Breezer #9 is on display at Shimano's Bicycle Museum Cycle Center in Sakai City, Japan. Several Breezer bikes from the 1980s and 1990s are in the collection of The Museum of Mountain Bike Art & Technology in Statesville, NC.
Breeze's own 1982 (Series 3) Breezer mountain bike is on display at the US Bicycling Hall of Fame in Davis, California.

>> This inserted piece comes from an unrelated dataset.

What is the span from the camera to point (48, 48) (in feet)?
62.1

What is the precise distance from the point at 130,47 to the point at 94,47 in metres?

A major exhibition on the history of the mountain bike in Northern California, at San Francisco International Airport's SFO Museum (July 2012 to February 2013), displayed 27 bikes and many related artifacts. The show was called "From Repack to Rwanda: The Origins, Evolution, and Global Reach of the Mountain Bike." Included were Joe Breeze's 1941 Schwinn-built BF Goodrich modified by Breeze in 1973 for off-road riding, and Breezer #6, built by Joe Breeze in 1977-78 for rider-photographer Wende Cragg.

Joe Breeze, Otis Guy, Marc Vendetti and others are co-founders of the Marin Museum of Bicycling in Fairfax, California, which opened to the public in June 2015. Joe Breeze is Curator of the museum, which displays bicycles from the late 1860s to the present and functions as a cycling cultural center.